La Corea del Nord ha supportato almeno due truffe con criptovalute: lo rivela il gruppo di ricerca Insikt Group, appartenente alla società statunitense Recorded Future, in un resoconto intitolato "Shifting Patterns in Internet Use Reveal Adaptable and Innovative North Korean Ruling Elite".

Una di queste monete fraudolente è chiamata Interstellar Coin, ma il suo nome è cambiato parecchie volte in passato: è infatti conosciuta anche con l'appellativo di HOLD, HUZU o Stellar. Non andrebbe ovviamente confusa con il token XLM. Nel documento viene spiegato che tale moneta è stata più volte elencata e rimossa da svariati exchange di criptovalute, truffando gli investitori con uno schema di staking.

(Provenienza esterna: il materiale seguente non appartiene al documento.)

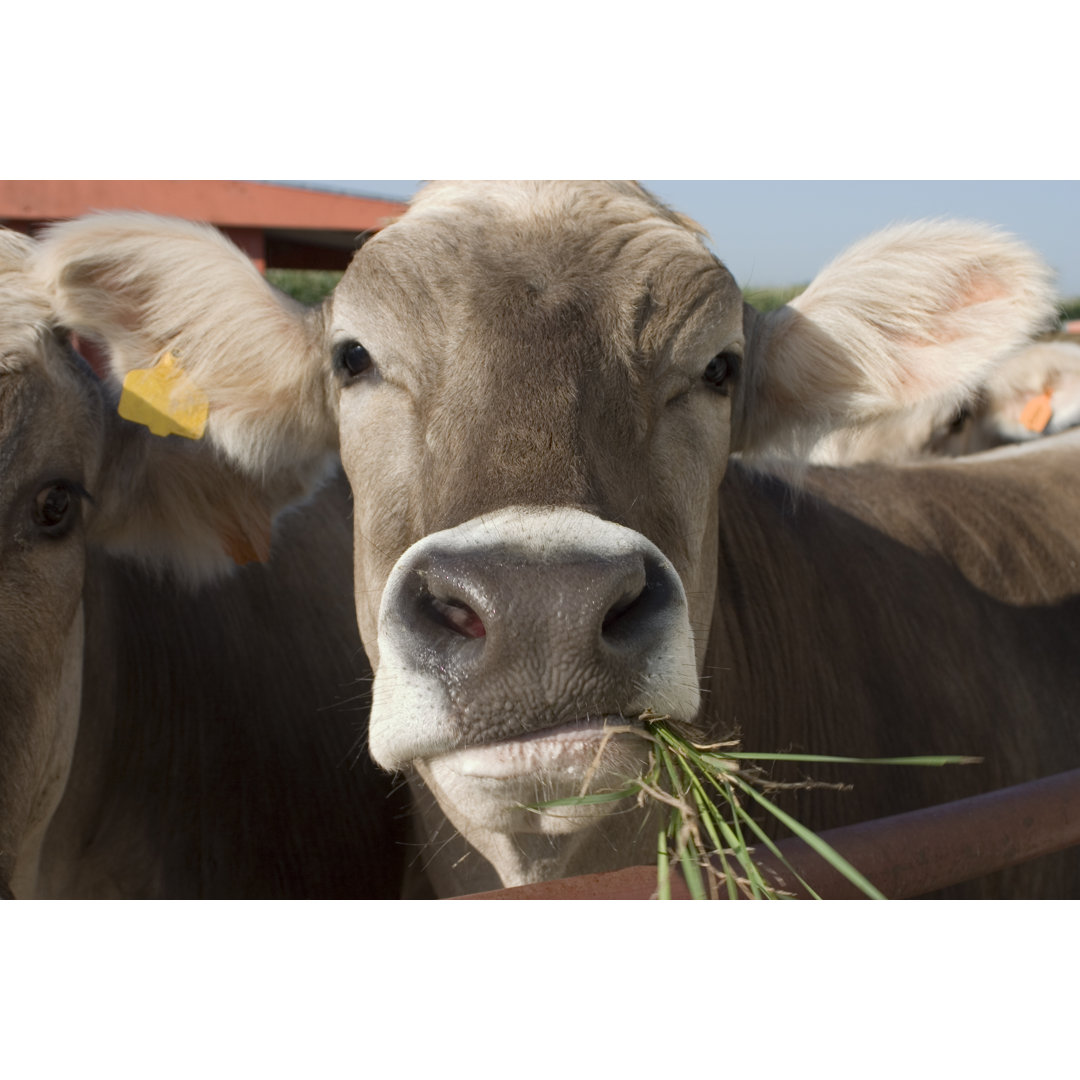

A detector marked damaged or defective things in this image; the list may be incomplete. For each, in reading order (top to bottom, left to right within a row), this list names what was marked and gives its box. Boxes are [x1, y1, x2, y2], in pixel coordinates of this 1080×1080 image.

Il secondo token fraudolento è invece chiamato Marine Chain, è stato individuato ad agosto di quest'anno "in un paio di forum di Bitcoin". Tale moneta, che dovrebbe in teoria consentire la tokenizzazione delle imbarcazioni da parte di svariati proprietari, è stata etichettata come frode anche dallo stato dell'Ontario, in Canada.

Parecchi utenti hanno segnalato il furto di decine di migliaia di dollari. Dalla sua registrazione ad oggi, il portale in rete del progetto è stato inoltre hostato in quattro indirizzi IP differenti. Qualcuno ha anche fatto notare che il sito marine-chain.io era praticamente una copia perfetta di un altro sito, shipowner.io.

April 2018 screenshots of marine-chain[.]io and shipowner[.]io. Source: Recorded Ruture

Screenshot, datati aprile 2018, di marine-chain.io e shipowner.io. Fonte: Recorded Ruture

Nella propria ricerca precedente, Insikt Group ha scoperto che i leader della Corea del Nord hanno per un certo periodo minato sia Bitcoin (BTC) che Monero (XMR), ma "in scala relativamente ridotta".

A gennaio di quest'anno Recorded Future aveva rilasciato un resoconto su Lazarus, un gruppo di criminali informatici affiliati alla Corea del Nord. Un altro studio, pubblicato questa settimana da Group-IB, afferma che negli ultimi due anni Lazarus è riuscito a rubare ben 571 milioni di dollari in criptovalute.